TEXTE DE LA PAGE

Un nouveau texte pour autoriser l'acétamipride ?
Du côté du gouvernement, divisé sur l'usage de l'insecticide, la ministre de l'Agriculture Annie Genevard, favorable à l'acétamipride, a missionné l'Institut national de recherche pour l'agriculture, l'alimentation et l'environnement afin d'identifier les filières "en situation d'impasse".
Le débat pourrait-il gagner les sphères européennes ? Au lendemain de la censure partielle de la loi Duplomb, Yannick Neuder, le ministre de la Santé, a demandé sur France Inter "une réévaluation par les autorités sanitaires européennes sans délai de l'impact sanitaire de l'acétamipride". "On ne peut pas interdire une substance en France si on importe les produits des autres pays européens qui traitent les aliments avec ce produit-là", affirme le ministre.
Laurent Duplomb, le sénateur Les Républicains à l'origine du texte, n'exclut pas de présenter une nouvelle proposition de loi dans l'optique d'obtenir cette fois le feu vert des Sages. "Le Conseil constitutionnel ne dit pas que l'acétamipride ne pourra jamais être réintroduit", a-t-il déclaré vendredi au micro de RMC. Dans sa décision, il "nous donne les éléments qui pourraient permettre, avec un nouveau texte, de trouver des solutions pour pouvoir peut-être réintroduire" l'acétamipride, a poursuivi l'élu de la Haute-Loire. Un nouveau texte qui ne manquerait pas de provoquer une nouvelle bataille parlementaire.

DONNÉES SOURCES
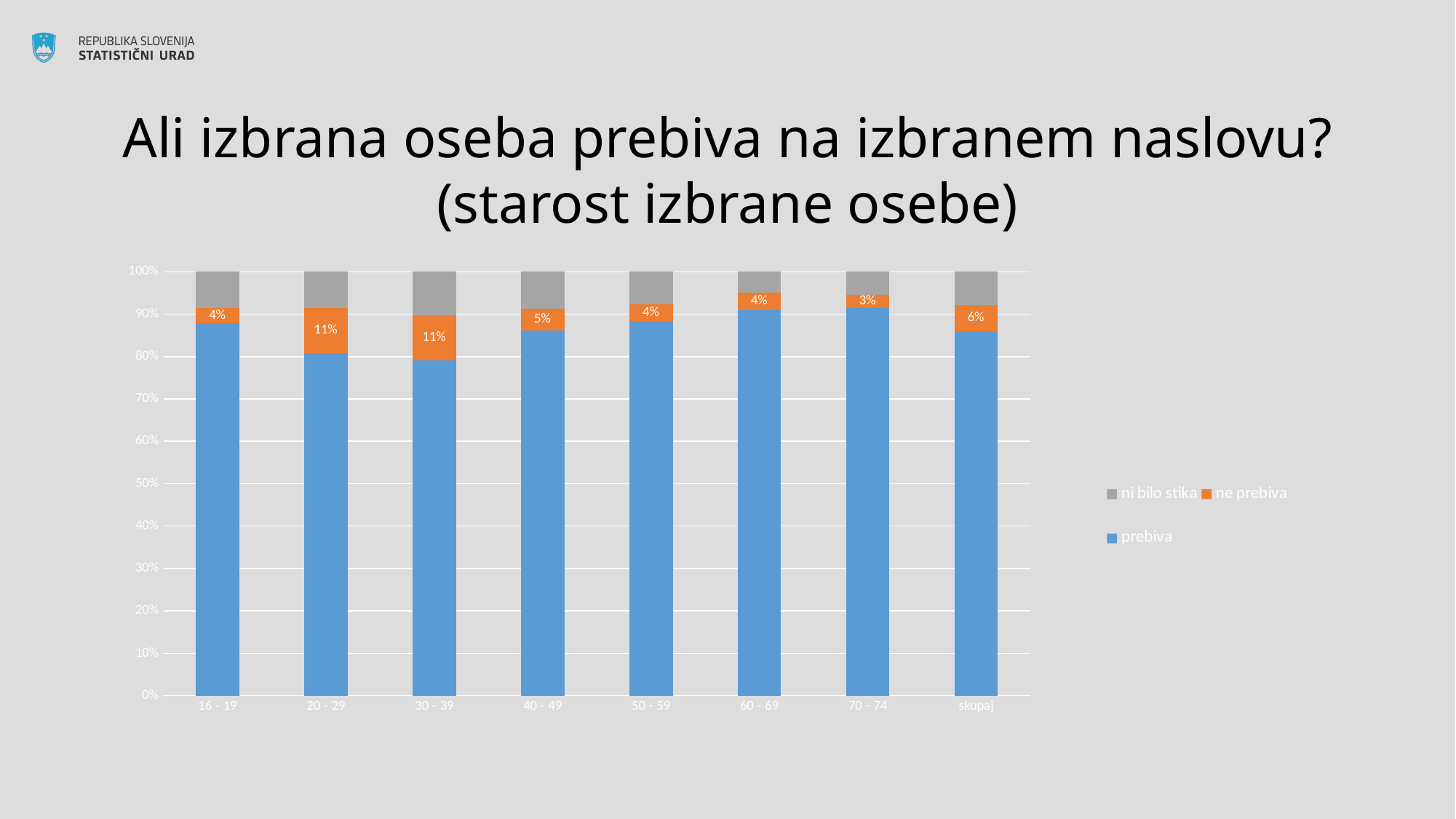
What is the value for 'ne prebiva' in the 20 - 29 age group? 11% What is the value for 'ne prebiva' in the 'skupaj' category? 6% What kind of chart is shown on the slide? stacked bar chart What is the value for 'ne prebiva' in the 70 - 74 age group? 3% What is the value for 'ne prebiva' in the 40 - 49 age group? 5% Which age group has the lowest 'ne prebiva' value? 70 - 74 Is the value for 'prebiva' in the 20 - 29 age group greater or less than 70%? greater Which has a larger 'ne prebiva' value, 20 - 29 or 40 - 49? 20 - 29 What is the difference between the 'ne prebiva' values for 30 - 39 and 16 - 19? 7 percentage points Which colour represents 'ni bilo stika' in the legend? grey How many series does the legend list? 3 How many categories are shown on the x axis? 8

À COMPLÉTER
**A.** Indiquez si chacune des affirmations suivantes concorde avec le texte sur l'acétamipride, en répondant par oui ou par non et en citant mot pour mot les termes du texte qui tranchent. (i) Annie Genevard est favorable à l'acétamipride. (ii) Yannick Neuder s'est exprimé au micro de RMC. (iii) Laurent Duplomb exclut de présenter une nouvelle proposition de loi.
**B.** Recopiez tout le passage du texte sur l'acétamipride, depuis « Le débat pourrait-il » jusqu'à « affirme le ministre. » inclus.

CORRIGÉ DE L'EXERCICE
**A.**
(i) Oui : « la ministre de l'Agriculture Annie Genevard, favorable à l'acétamipride ».
(ii) Non : « Yannick Neuder, le ministre de la Santé, a demandé sur France Inter ».
(iii) Non : « n'exclut pas de présenter une nouvelle proposition de loi ».

**B.**
Le débat pourrait-il gagner les sphères européennes ? Au lendemain de la censure partielle de la loi Duplomb, Yannick Neuder, le ministre de la Santé, a demandé sur France Inter "une réévaluation par les autorités sanitaires européennes sans délai de l'impact sanitaire de l'acétamipride". "On ne peut pas interdire une substance en France si on importe les produits des autres pays européens qui traitent les aliments avec ce produit-là", affirme le ministre.